Di Odoardo: «Il prefetto disponga controlli contro le irregolarità»
TERAMO. Il lavoro precario in provincia dilaga. Secondo le stime della Cgil fra il 63 e il 70% dei nuovi posti di lavoro sono precari. Un precariato spesso paravento per lavori nei fatti più che stabili, ma con meno garanzie. Non a caso sono iniziati a spirare venti di "rivolta" e negli ultimi mesi c'è da registrare un aumento delle vertenze di lavoro, stimato intorno al 10%.
Il responsabile dell'ufficio vertenze della Cgil Piero Porrini parla di alcuni tipi di contratti, molto diffusi in provincia, che vengono usati per evitare rapporti di lavoro a tempo indeterminato. «Nel pubblici esercizi e nelle attività commerciali», spiega, «sono diffusi i contratti di tirocinio formativo, che nascondono un lavoro normale solo senza il riconoscimento di contributi, malattia e ferie. E ovviamente non viene effettuata alcuna formazione. Più in generale buona parte dei contratti "a progetto" sono irregolari perchè al lavoratore si chiede un orario fisso, non si prevede un compenso adeguato. Insomma, si tratta di lavoro subordinato invece che parasubordinato. Poi ci sono i contratti di somministrazione (delle agenzie interinali , ndr): quello a tempo determinato dovrebbe avere una motivazione particolare ed essere limitato nel tempo. Invece a tranche di un giorno o una settimana abbiamo visto casi in cui si arriva anche a cinque anni consecutivi di lavoro».

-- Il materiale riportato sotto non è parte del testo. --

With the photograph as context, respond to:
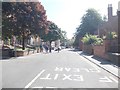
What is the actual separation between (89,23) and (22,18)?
57970 mm

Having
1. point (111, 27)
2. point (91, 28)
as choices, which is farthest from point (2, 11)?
point (91, 28)

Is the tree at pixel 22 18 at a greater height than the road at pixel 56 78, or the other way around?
the tree at pixel 22 18

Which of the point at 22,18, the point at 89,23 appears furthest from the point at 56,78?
the point at 89,23

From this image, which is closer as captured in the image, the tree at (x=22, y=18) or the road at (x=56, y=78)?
the road at (x=56, y=78)

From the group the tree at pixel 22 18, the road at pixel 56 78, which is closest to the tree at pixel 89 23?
the tree at pixel 22 18

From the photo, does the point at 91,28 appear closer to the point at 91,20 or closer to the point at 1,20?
the point at 91,20

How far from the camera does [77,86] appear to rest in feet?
44.3

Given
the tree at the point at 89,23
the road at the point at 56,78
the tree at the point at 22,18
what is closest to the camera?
the road at the point at 56,78

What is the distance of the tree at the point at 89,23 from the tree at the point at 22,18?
4880 cm

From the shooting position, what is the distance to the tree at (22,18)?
45.4 m

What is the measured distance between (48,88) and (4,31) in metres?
33.6

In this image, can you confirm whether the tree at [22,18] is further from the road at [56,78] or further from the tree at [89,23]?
the tree at [89,23]

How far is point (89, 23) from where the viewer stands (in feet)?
341

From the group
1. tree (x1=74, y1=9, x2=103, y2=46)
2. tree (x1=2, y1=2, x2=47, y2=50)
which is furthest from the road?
tree (x1=74, y1=9, x2=103, y2=46)
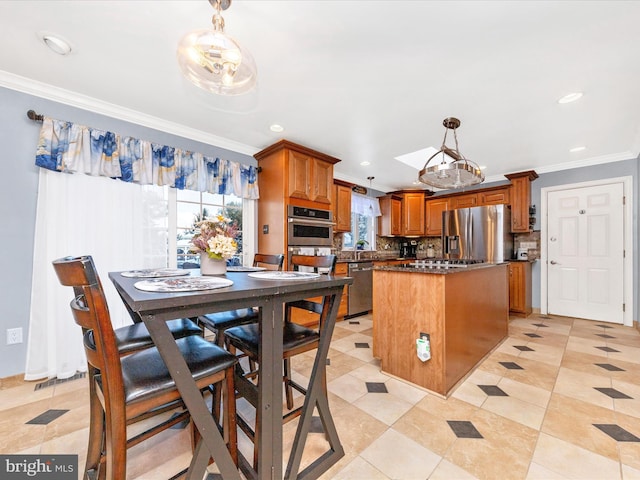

Una situazione di illegalità diffusa, dunque. «Noi siamo per l'abolizione della legge 30», osserva il segretario della Cgil, Giampaolo Di Odoardo, «ma visto che finora non è stato fatto, almeno che si evitino gli abusi. Faccio un esempio: i contratti a progetto sono legati a esigenze eccezionali e ad attività diverse da quelle svolte usualmente nel posto di lavoro. Sono convinto che il 90% non svolga attività diverse dal solito. E il rinnovo, di volta in volta, rende debole e ricattabile il lavoratore, incapace di rivendicare i propri diritti, altrimenti non avrà il rinnovo successivo. A questo punto l'unico modo per limitare questi abusi è rivolgere un appello al prefetto. Visto che il precariato irregolare si traduce in un danno all'Inps (per i minori contributi versati rispetto a un contratto di lavoro stabile, ndr) può chiedere alla Finanza controlli a tappeto in provincia per accertare se i precari nei fatti sono lavoratori dipendenti». Di Odoardo osserva che è l'unico modo per arginare il fenomeno. «Il sindacato, d'altronde, non c'è in tutte le piccole e medie aziende. Noi dove siamo presenti facciamo iniziative per la stabilizzazione, sia nelle fabbriche che nella pubblica amministrazione. Non a caso la Funzione pubblica ha fatto un ottimo lavoro con la stabilizzazione di almeno 300 lavoratori».